[DECtalk] DECtalk TTS licensing

Mon Aug 30 17:55:46 EDT 2021

Don,

> No.  You can keep "your code" separate and unencumbered by supporting
> an interface that allows your code to be replaced by something else.

No, sorry, but you are confusing LGPL and GPL licenses.
Code under GPL cannot be dynamically linked with proprietary code if it happens within a single product.
In addition to the license, this is separately explained in the FAQ of GPL.

> There are several versions of Klatt's synthesizer out there.
> Most don't have the LTS algorithm coded completely.  Buy a
> copy of "MITalk:  From Text to Speech" as it will give you a good
> grounding in what goes on inside a synthesizer (DECtalk, specifically)

I am not ready to develop speech synthesis technology on my own. I want to use a ready-made solution.
When I talk about the public domain Klatt synthesizer, I mean this version - https://github.com/mattiasgustavsson/libs
(See the speech.h file in this repository.)
Unfortunately, this version is noticeably worse than even eSpeak.

> Flite is considerably smaller than Festival.  Festival is intended for
> research into synthesis as well as imparting knowledge of content into
> the synthesizer.  I.e., it is more likely to get the pronunciation
> of a particular string of characters in a sentence correct than
> DECtalk would (because it looks at more context).

════════

WHAT YOU WILL DO ▸
1. Could you reproduce the stretch of the DECtalk licensing message from "Unfortunately, this version" through "at more context)."?
2. Answer these questions from the DECtalk licensing message:
(a) Under which license does the writer say code cannot be dynamically linked with proprietary code within a single product?
(b) Which file in the linked repository holds the public domain Klatt synthesizer?
(c) According to the quoted reply, which is considerably smaller, Flite or Festival?
3. How would the DECtalk licensing message go on after its final sentence? Write the continuation.

[Extracted data entries]
════════

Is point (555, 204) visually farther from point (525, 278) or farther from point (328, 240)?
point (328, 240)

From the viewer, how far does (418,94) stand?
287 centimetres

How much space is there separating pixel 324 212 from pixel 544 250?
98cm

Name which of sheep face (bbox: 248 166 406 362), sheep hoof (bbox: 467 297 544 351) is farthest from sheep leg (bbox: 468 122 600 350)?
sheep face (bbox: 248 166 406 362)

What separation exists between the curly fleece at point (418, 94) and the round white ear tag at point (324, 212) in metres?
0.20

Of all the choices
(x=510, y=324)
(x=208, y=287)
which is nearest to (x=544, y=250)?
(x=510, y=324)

════════

TASK-BY-TASK ANSWERS ▸
1.
Unfortunately, this version is noticeably worse than even eSpeak.

> Flite is considerably smaller than Festival.  Festival is intended for
> research into synthesis as well as imparting knowledge of content into
> the synthesizer.  I.e., it is more likely to get the pronunciation
> of a particular string of characters in a sentence correct than
> DECtalk would (because it looks at more context).

2.
(a) GPL
(b) speech.h
(c) Flite

3.
Sorry, I don't know if you understand the specifics of using speech synthesizers in screen readers.
In a screen reader, an incomplete sentence is often sent to a synthesizer.
For example, in NVDA, strings of about 100 characters are sent to the synthesizer. Moreover, this can be the end of one and the beginning of another sentence.
Therefore, the ability to preserve context for speech synthesizers in screen readers is largely irrelevant. This is often even harmful.
This is not to mention the fact that users can specifically read words or chunks of lines.

> Why does it have to be compact?  If you are hosting it on a PC,
> you've got gobs of resources!

It will also be used on low-cost, low-storage smartphones.
In addition, users may want to carry it on a USB flash drive as part of a NVDA portable.
The user will be able to install large high-quality voices additionally and connect via common interfaces, if he needs it.
I am interested in compact robotic synthesizers as basic built-in voices.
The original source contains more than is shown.